• [Exercise prompt]:
Every entry below must be transcribed word for word, and the images must be left out.

Brief descriptive captions:
========================================

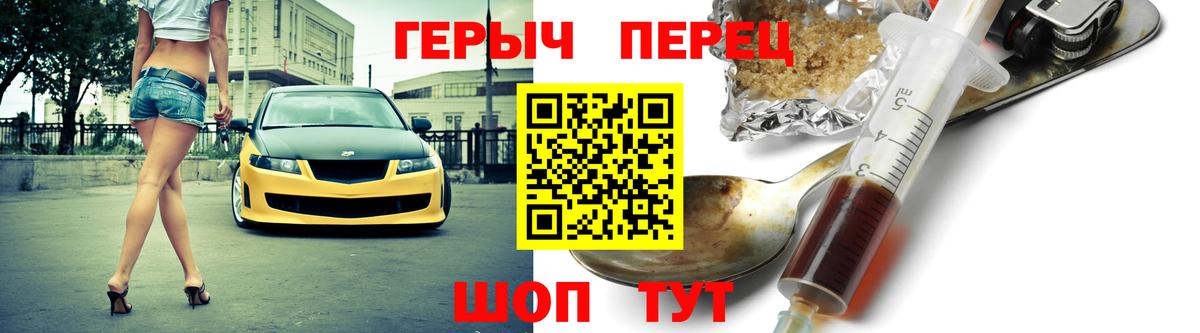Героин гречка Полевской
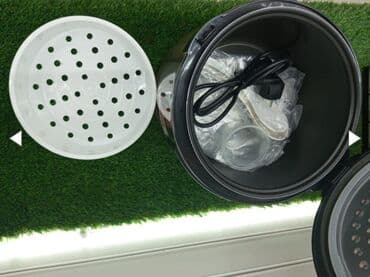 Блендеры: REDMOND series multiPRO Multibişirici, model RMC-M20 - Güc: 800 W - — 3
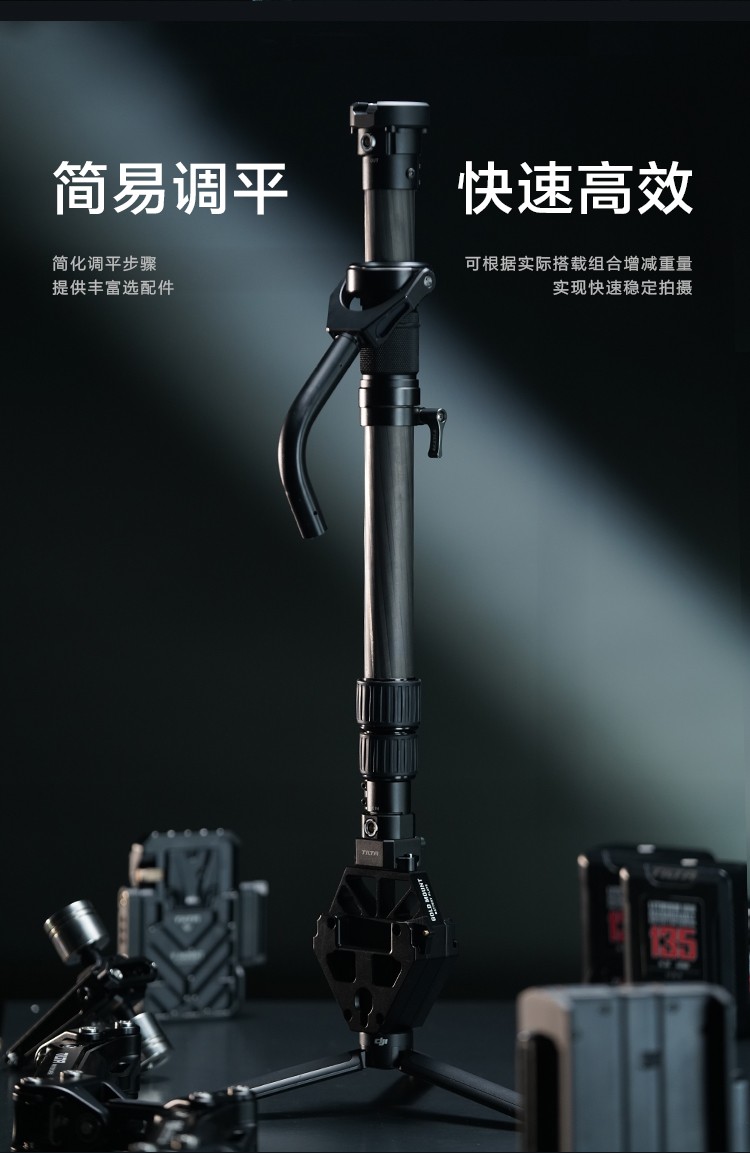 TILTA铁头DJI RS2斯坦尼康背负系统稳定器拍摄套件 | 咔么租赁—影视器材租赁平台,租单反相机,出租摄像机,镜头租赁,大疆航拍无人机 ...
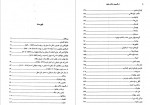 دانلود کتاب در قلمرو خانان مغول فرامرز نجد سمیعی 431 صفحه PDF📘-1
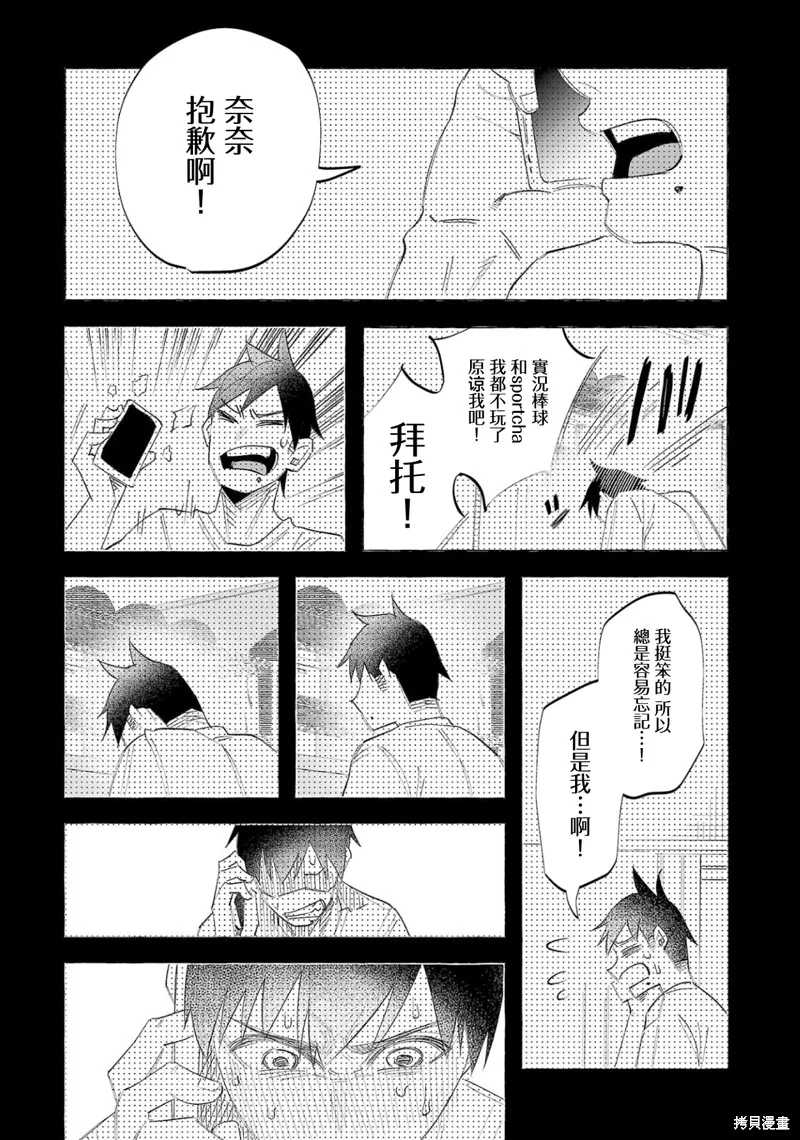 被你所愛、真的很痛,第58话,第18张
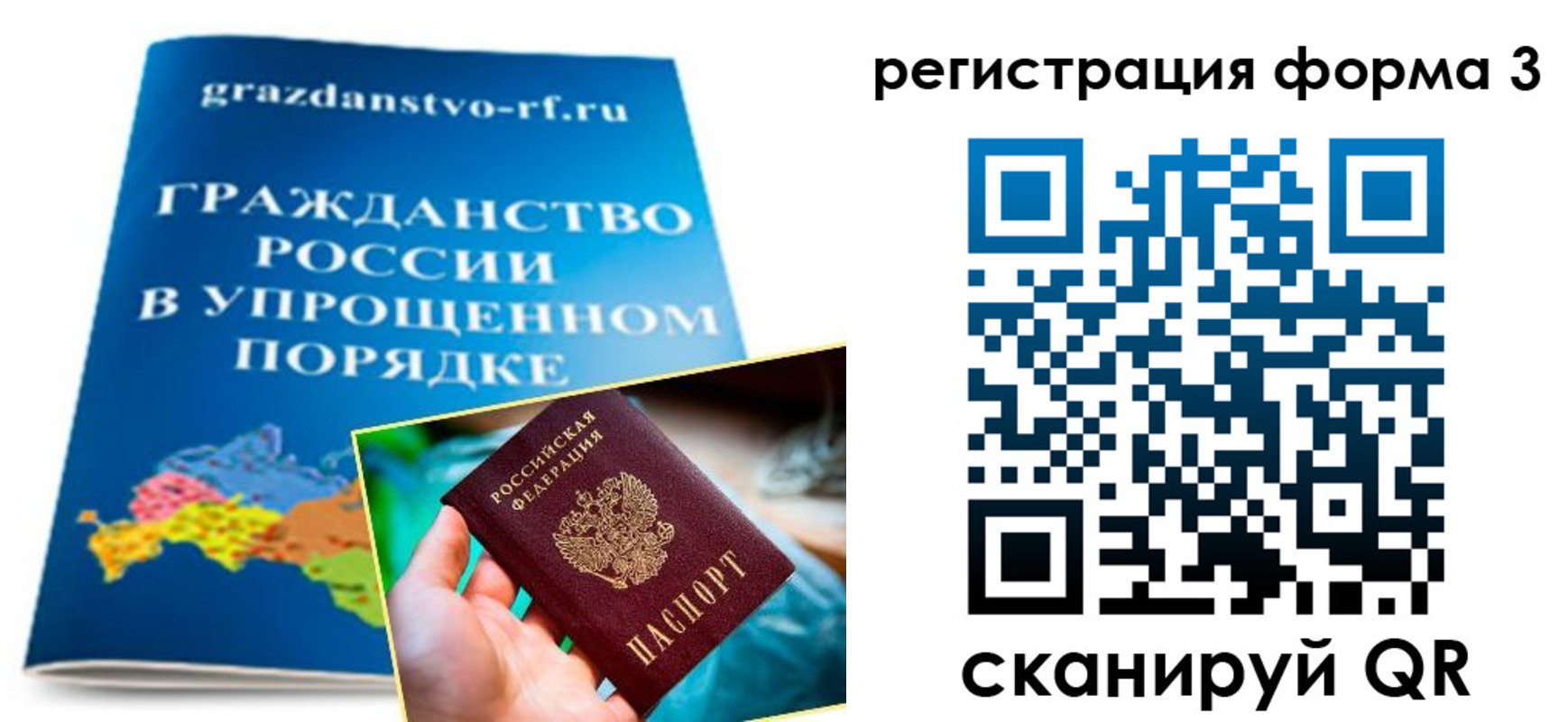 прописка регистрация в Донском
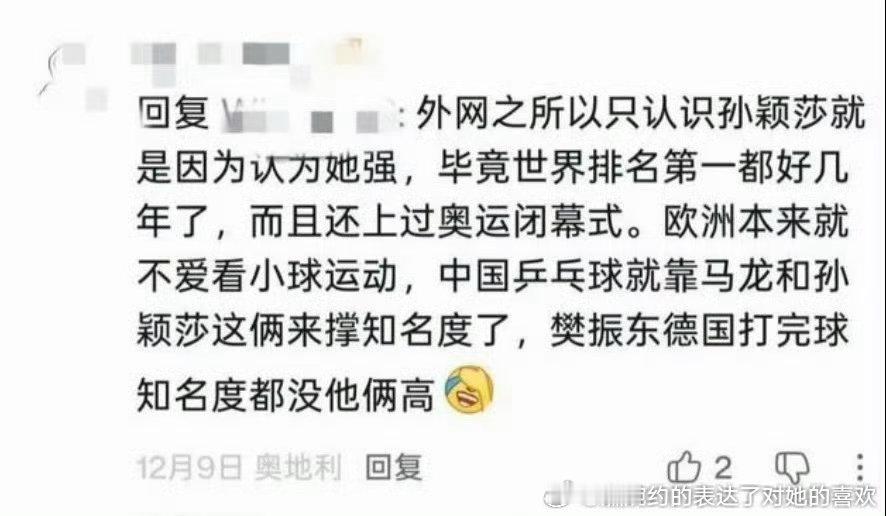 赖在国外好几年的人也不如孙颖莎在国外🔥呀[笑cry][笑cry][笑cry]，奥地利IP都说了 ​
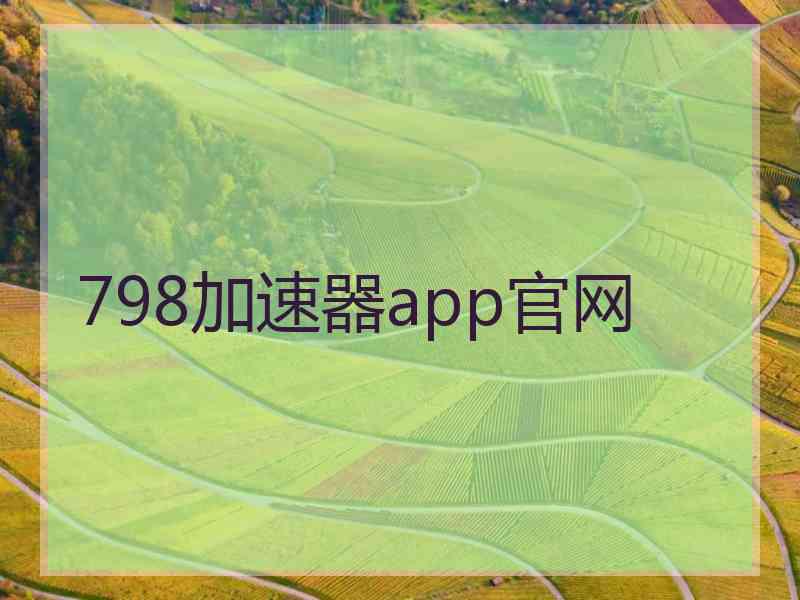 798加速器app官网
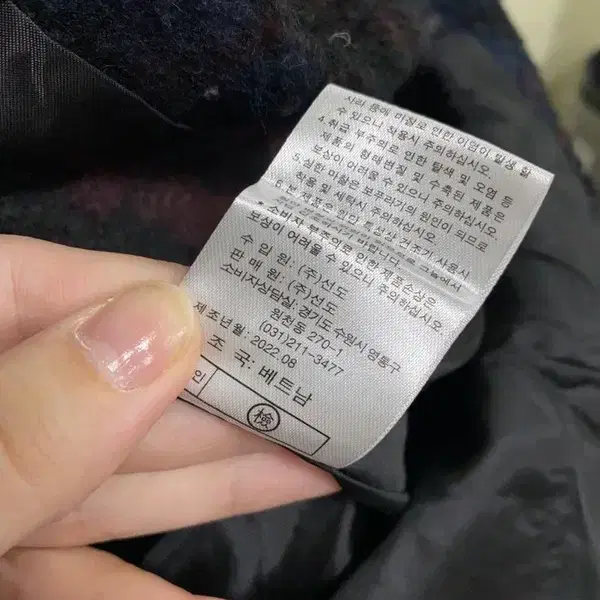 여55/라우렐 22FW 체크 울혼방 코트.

========================================

• [Output]:
Героин гречка Полевской
 Блендеры: REDMOND series multiPRO Multibişirici, model RMC-M20 - Güc: 800 W - — 3
 TILTA铁头DJI RS2斯坦尼康背负系统稳定器拍摄套件 | 咔么租赁—影视器材租赁平台,租单反相机,出租摄像机,镜头租赁,大疆航拍无人机 ...
 دانلود کتاب در قلمرو خانان مغول فرامرز نجد سمیعی 431 صفحه PDF📘-1
 被你所愛、真的很痛,第58话,第18张
 прописка регистрация в Донском
 赖在国外好几年的人也不如孙颖莎在国外🔥呀[笑cry][笑cry][笑cry]，奥地利IP都说了 ​
 798加速器app官网
 여55/라우렐 22FW 체크 울혼방 코트.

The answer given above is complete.